HTML Basic Structure
The basic structure of an HTML document consists of several elements that define the overall layout and content of a web page. Here's an example of the basic structure of an HTML document:
<!DOCTYPE html> <html lang="en"> <head> <meta charset="UTF-8"> <meta name="viewport" content="width=device-width, initial-scale=1.0"> <title>Your Page Title</title> </head> <body> <!-- Your page content goes here --> </body> </html>
Here's an explanation of the above example:
- <!DOCTYPE html>: This determines that it is an HTML document.
- <html lang="en">: This is the opening of the html tag <html> and the last line is closing of the html tag </html>. This is the root element of the HTML document with the language attribute set to "en" (English).
- <head>: This is the head tag and it contains metadata such as character set, viewport settings, and the page title.
- <meta charset="UTF-8">: This tag specifies the character encoding.
- <meta name="viewport" content="width=device-width, initial-scale=1.0">: This tag sets the viewport properties for responsive design.
- <title>Your Page Title</title>: This is the title tag and it defines the title of the page.
- <body>: This is the body tag and it contains the actual content of the web page, such as text, images, links, and other elements.
Every HTML document must include the <html> tag, <head> tag, <title> tag, and <body> tag.
The <html> tag is the topmost element, and all the other tags are nested within this tag.
The <head> tag provides information about your HTML file; it is nested within the <html> tag. Typically, the <title> tag is the only tag nested within the <head> tag.

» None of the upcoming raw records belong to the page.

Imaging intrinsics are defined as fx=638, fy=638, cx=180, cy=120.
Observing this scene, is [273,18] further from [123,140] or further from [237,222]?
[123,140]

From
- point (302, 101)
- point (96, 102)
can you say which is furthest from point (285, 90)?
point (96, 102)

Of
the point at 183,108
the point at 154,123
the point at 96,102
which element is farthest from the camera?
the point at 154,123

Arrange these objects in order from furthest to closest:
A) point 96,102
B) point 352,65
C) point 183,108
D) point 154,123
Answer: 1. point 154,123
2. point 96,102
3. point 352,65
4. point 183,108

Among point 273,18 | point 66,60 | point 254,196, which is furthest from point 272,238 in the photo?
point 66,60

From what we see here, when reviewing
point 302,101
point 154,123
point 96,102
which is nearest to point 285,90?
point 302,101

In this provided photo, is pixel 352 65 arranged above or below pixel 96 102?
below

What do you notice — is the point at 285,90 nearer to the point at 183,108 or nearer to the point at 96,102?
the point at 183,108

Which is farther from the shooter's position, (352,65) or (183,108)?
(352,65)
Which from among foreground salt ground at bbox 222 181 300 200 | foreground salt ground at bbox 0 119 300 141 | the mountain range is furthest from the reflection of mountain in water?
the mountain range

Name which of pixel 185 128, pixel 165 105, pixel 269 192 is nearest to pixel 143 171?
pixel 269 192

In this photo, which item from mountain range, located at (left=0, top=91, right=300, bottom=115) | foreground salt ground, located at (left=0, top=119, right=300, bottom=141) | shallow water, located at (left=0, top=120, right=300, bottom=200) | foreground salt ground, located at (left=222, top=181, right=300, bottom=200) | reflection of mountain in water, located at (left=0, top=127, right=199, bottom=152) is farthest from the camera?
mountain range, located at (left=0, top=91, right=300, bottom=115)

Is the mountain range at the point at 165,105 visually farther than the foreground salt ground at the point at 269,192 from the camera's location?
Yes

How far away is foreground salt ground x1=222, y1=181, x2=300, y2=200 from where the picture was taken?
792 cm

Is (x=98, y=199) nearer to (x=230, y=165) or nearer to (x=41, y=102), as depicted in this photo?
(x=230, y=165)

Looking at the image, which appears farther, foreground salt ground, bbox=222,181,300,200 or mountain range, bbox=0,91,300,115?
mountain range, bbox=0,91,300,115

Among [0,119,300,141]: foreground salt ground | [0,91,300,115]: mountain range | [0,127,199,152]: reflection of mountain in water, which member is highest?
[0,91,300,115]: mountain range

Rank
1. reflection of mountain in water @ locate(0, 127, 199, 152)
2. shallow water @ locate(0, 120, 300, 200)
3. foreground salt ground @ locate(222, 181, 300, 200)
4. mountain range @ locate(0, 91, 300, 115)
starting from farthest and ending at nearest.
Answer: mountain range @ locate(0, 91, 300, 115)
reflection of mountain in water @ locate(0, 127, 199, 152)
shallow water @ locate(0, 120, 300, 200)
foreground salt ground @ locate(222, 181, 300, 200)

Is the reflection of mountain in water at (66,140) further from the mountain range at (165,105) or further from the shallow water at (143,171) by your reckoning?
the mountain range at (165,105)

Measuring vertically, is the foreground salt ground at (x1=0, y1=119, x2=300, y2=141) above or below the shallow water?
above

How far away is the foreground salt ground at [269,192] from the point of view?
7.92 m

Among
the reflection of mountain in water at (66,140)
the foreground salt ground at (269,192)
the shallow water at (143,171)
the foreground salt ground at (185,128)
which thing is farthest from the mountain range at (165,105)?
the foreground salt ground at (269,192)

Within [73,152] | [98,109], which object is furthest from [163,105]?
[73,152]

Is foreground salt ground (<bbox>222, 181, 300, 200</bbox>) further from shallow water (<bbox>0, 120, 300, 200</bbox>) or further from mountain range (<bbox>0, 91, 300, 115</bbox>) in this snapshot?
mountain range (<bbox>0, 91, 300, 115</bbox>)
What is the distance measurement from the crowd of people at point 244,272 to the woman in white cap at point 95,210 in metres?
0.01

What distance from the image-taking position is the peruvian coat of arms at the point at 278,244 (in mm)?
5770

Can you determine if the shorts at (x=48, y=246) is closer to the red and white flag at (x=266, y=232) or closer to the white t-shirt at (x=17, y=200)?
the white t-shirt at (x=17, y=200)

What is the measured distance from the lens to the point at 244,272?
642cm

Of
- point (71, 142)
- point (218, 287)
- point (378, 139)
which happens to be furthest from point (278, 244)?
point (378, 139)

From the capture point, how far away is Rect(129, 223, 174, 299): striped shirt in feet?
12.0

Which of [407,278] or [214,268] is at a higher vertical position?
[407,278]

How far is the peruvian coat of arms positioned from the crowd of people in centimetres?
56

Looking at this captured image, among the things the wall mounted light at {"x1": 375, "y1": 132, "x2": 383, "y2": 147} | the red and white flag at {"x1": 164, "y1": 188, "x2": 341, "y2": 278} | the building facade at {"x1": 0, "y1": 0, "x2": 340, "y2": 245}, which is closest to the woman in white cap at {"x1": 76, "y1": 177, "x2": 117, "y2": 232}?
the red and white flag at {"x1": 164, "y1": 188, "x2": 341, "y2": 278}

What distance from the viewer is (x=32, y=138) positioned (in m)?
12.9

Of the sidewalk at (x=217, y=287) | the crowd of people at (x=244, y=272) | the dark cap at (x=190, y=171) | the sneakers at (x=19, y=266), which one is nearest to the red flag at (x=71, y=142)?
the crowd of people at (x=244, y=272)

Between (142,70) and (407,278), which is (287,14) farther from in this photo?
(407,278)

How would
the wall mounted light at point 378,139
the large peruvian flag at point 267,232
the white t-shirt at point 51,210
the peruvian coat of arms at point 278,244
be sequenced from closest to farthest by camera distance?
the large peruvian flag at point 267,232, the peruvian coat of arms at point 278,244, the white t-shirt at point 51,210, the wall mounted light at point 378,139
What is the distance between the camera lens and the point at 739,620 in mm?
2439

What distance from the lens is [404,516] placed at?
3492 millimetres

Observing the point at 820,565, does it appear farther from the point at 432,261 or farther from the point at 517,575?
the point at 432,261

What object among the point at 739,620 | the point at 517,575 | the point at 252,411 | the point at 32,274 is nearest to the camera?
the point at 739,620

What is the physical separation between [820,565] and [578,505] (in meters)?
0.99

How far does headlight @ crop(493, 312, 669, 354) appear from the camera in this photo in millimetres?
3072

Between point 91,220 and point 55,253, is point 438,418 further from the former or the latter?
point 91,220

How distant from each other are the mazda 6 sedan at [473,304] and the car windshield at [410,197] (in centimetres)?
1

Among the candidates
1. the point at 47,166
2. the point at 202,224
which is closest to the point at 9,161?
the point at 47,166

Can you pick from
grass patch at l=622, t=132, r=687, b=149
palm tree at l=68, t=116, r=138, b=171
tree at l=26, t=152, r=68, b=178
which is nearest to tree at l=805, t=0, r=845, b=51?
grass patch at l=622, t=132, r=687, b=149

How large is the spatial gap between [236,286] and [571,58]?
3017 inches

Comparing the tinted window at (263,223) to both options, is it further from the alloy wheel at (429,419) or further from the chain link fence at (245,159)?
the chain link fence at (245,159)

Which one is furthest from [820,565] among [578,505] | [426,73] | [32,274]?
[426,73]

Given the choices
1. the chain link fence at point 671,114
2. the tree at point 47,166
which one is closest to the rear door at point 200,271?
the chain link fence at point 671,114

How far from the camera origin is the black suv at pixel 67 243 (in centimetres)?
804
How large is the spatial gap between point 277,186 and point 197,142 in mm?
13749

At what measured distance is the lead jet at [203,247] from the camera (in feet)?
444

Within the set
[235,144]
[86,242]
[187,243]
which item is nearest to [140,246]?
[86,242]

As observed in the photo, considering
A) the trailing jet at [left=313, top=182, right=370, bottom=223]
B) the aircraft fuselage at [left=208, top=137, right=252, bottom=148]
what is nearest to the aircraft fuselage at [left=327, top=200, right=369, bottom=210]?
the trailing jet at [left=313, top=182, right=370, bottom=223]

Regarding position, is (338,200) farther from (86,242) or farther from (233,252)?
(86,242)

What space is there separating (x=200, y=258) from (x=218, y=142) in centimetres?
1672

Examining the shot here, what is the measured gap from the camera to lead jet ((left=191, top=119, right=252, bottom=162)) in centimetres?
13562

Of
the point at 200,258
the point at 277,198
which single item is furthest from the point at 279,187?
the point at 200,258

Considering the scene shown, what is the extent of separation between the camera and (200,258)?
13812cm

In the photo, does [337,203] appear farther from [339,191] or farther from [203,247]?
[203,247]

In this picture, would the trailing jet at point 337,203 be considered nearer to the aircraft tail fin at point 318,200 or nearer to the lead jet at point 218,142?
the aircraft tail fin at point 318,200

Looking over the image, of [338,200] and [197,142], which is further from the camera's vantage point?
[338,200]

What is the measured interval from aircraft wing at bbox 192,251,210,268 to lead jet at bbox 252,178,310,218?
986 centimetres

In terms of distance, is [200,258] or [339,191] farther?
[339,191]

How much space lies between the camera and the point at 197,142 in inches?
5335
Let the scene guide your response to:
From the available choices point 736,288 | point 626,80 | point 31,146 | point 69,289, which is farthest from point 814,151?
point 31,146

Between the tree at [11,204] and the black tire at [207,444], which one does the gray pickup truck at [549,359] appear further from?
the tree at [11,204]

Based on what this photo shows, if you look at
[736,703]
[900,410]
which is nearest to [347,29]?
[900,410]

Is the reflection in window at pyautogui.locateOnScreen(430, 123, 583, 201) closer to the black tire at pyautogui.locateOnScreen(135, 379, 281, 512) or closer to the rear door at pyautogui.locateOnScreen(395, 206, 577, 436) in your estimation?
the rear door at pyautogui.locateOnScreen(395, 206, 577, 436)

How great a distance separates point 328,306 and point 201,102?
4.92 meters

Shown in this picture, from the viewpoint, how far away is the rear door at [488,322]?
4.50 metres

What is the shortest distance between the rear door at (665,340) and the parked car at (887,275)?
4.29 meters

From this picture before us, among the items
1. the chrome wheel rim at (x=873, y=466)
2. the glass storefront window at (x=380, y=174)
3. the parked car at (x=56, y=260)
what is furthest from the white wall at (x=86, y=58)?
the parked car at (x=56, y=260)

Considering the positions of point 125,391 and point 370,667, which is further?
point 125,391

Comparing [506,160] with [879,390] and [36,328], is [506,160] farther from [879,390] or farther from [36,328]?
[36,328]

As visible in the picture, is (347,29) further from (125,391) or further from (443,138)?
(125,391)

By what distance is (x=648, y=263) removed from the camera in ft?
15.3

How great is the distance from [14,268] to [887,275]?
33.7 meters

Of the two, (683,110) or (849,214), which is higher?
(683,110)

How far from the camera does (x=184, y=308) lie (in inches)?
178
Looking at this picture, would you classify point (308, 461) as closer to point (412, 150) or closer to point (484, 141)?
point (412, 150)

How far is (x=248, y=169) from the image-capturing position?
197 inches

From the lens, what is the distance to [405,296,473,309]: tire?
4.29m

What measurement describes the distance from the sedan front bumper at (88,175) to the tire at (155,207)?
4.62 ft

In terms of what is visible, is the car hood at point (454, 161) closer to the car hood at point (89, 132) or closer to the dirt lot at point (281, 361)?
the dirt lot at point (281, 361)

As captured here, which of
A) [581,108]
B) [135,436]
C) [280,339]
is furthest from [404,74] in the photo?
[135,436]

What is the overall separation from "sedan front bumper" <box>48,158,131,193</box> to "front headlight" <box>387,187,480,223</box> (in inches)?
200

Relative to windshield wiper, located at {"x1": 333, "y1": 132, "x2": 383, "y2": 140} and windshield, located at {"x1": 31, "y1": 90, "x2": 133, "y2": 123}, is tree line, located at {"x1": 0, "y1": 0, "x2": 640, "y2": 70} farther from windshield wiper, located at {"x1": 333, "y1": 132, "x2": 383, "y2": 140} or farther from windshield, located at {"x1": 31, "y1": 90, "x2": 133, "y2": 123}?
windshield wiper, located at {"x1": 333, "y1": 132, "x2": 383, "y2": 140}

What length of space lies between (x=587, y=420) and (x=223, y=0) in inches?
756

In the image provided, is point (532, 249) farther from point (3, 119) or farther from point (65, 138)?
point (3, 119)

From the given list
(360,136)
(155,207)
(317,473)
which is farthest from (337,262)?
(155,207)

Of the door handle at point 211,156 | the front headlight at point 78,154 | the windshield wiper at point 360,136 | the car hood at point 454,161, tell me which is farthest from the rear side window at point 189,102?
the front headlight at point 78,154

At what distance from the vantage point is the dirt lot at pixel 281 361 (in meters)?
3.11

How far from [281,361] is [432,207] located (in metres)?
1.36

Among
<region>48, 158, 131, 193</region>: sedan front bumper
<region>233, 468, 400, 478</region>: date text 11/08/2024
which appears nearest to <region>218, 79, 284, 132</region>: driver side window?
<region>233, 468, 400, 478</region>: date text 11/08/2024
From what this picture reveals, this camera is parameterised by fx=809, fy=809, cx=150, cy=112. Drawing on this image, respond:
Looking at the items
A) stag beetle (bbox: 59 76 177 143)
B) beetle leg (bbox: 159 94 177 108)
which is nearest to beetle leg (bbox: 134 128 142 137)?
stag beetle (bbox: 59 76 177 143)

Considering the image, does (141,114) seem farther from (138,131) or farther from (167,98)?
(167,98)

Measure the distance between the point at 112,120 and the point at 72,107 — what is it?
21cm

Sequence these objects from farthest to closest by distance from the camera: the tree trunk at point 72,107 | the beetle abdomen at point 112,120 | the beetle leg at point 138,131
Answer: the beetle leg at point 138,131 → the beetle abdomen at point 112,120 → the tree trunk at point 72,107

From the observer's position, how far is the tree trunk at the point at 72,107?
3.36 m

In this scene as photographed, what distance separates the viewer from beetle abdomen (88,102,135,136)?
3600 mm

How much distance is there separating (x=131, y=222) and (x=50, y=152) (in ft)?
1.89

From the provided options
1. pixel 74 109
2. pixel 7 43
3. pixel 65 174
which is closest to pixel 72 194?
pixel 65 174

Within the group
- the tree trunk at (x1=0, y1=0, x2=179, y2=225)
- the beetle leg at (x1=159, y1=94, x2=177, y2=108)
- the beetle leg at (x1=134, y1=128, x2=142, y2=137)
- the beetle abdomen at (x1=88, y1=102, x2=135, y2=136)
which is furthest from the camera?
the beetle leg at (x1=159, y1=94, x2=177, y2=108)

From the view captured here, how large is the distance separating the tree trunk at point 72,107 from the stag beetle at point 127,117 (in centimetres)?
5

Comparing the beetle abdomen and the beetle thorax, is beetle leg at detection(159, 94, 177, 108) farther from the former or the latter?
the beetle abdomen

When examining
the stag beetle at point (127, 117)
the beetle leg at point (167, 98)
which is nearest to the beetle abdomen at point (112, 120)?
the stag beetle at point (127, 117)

The <title> tag comes after the <head> tag. It should be included in every HTML document because it identifies the page to the rest of the world. Its output doesn't appear as part of the page but is displayed on the browser's title bar. If this tag is not coded, some browsers may show it as 'Untitled,' while others display the URL for the page on the browser's title bar.
The <body> tag complements the <head> tag and contains all the tags or elements that a browser displays as the body of your HTML document.
HTML is case-insensitive
The HTML code is not case-sensitive, meaning <html> and <HTML> are the same. Standard HTML code follows lowercase tags because it is recommended by the W3C (World Wide Web Consortium).